À la différence également d’il ya une dizaine d’années, j’ai fréquemment des amis d’Oaxaca qui me demandent si je peux leur fournir des bouteilles de mezcal de qualité artisanale qu’ils peuvent emporter avec eux hors du pays en vacances pour les donner à leurs amis et à leur famille. Maintenant, ils quittent les jeux d'échecs sombrero et onyx.

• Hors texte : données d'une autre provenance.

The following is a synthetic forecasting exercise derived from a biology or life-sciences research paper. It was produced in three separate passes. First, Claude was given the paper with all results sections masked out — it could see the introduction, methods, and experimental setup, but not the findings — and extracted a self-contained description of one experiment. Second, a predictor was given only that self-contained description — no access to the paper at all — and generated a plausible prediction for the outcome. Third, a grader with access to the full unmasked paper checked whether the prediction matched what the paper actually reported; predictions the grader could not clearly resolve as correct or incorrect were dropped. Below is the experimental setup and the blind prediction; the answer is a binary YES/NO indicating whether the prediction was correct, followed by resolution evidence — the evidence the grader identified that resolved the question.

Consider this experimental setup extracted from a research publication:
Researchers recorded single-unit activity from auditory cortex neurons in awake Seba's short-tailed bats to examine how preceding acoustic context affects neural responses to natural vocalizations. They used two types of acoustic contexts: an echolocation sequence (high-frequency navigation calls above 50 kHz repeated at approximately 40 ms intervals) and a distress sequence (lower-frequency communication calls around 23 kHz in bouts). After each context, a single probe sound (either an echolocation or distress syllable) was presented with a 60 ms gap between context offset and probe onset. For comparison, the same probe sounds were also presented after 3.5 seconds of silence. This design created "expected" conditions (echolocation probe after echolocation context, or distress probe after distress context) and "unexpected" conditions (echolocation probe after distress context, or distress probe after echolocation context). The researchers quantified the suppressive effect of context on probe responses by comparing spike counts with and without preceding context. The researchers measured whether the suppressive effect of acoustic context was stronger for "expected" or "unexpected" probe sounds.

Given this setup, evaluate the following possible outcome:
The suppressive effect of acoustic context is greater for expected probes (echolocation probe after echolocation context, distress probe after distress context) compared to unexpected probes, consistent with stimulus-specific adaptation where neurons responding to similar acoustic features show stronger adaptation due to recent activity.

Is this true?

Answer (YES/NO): YES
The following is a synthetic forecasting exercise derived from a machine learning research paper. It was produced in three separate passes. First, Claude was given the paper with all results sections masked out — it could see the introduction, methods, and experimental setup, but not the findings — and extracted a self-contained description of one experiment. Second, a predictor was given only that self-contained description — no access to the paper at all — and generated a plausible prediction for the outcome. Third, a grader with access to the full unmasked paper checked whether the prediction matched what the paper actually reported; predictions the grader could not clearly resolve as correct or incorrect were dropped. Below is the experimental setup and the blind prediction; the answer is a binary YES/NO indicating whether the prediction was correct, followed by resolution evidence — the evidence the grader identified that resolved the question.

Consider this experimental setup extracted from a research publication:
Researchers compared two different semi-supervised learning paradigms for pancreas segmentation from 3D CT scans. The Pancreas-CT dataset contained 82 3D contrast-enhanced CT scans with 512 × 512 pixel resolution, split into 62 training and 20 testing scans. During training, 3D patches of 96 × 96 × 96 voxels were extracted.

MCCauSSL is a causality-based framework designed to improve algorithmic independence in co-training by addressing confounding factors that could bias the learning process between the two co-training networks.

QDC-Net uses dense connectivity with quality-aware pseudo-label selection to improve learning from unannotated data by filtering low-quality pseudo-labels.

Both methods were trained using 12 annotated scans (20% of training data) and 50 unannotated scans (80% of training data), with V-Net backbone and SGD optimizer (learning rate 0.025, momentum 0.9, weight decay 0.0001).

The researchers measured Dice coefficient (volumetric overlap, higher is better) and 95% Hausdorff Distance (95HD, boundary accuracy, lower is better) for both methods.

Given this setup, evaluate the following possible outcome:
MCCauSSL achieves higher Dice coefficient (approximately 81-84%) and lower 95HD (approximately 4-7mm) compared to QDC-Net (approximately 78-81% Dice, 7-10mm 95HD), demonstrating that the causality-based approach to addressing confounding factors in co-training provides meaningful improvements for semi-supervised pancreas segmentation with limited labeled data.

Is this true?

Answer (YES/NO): NO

Comme suggéré précédemment, les sites archéologiques, l'architecture coloniale, les villages artisanaux et la cuisine ont régi traditionnellement l'économie de l'État, de même que les destinations balnéaires de Huatulco, Puerto Escondido et les nouvelles zones touristiques du Pacifique. Mais depuis les troubles civils dans l'état en 2006, les voyageurs ont trouvé des raisons de ne pas visiter, pour ainsi dire sans fondement. Viennent ensuite la grippe porcine (mexicaine), la crise économique aux États-Unis, les seigneurs de la drogue (qui ne se sont jamais pris à Oaxaca) et en septembre 2017, les tremblements de terre. Toutes les raisons, raconte l’histoire (et je pense que le Département d’Etat américain et les journalistes sont à blâmer), ne pas se rendre à Oaxaca. Mais la culture du mezcal a maintenu l’économie non seulement à flot, mais également en plein essor.

La deuxième décennie du siècle a été témoin de la naissance du tourisme mezcal. Des gens du monde entier se rendent maintenant en pèlerinage à Oaxaca pour se renseigner sur leur nouvel esprit préféré et visiter l'usine d'artisanat de leur marque préférée. Les entrepreneurs affluent en ville pour obtenir des conseils sur l’ouverture des mezcalerias dans leurs villes d’origine et pour enquêter sur l’exportation de l’esprit aux États-Unis, au Canada, en Allemagne, en Amérique centrale et du Sud, en Australie, Afrique du Sud et ailleurs. Les auteurs écrivent des traités sur le mezcal pour les amateurs de laïcs et d'esprits, et les anthropologues sociaux travaillent fébrilement sur des thèses de fin d'études et des contrats de livres financés par des maisons d'édition universitaires. Bacardi et Pernod Ricard ont pris le traineau avec d’autres producteurs et distributeurs multinationaux d’alcool qui ont suivi cet exemple.

Les retombées mentionnées ci-dessus sont importantes et apportent plus que des avantages directs à l'État dans des secteurs tels que l'hôtellerie et la restauration. Avec l'explosion des ventes de mezcal, prenez en compte les avantages des fabricants de bouteilles et des grands fabricants, ainsi que des imprimantes d'étiquettes et de matériel promotionnel. Il semble presque que chaque point de vente de l’État vend au moins un objet lié au mezcal ou à l’agave: figurines en bois sculpté (alebrijes) avec scènes de bars, motifs textiles avec le majestueux agave succulent, t-shirts, petits verres, vases en céramique, boucles d'oreilles d'agave, etc. etc. etc. Et moi seul, j'ai commandé des casquettes de baseball, des sacs en toile, des gants de cuisine et des roues de dégustation de couleurs mezcal remplies de plus de 200 arômes et saveurs. Un fabricant de parfums basé à New York (Kelly + Jones) a récemment commencé à commercialiser deux parfums de parfum mezcal. Imaginez!

Le mezcal est devenu une force motrice, non seulement pour Oaxaca et le Mexique en général, mais avec un impact mondial. Que vous soyez trempé ou non, vous devez apprécier la durabilité et la protection de l'environnement au sein de l'industrie mécanique artisanale. Et pour ceux qui le font, la variabilité varie d’un lot à l’autre.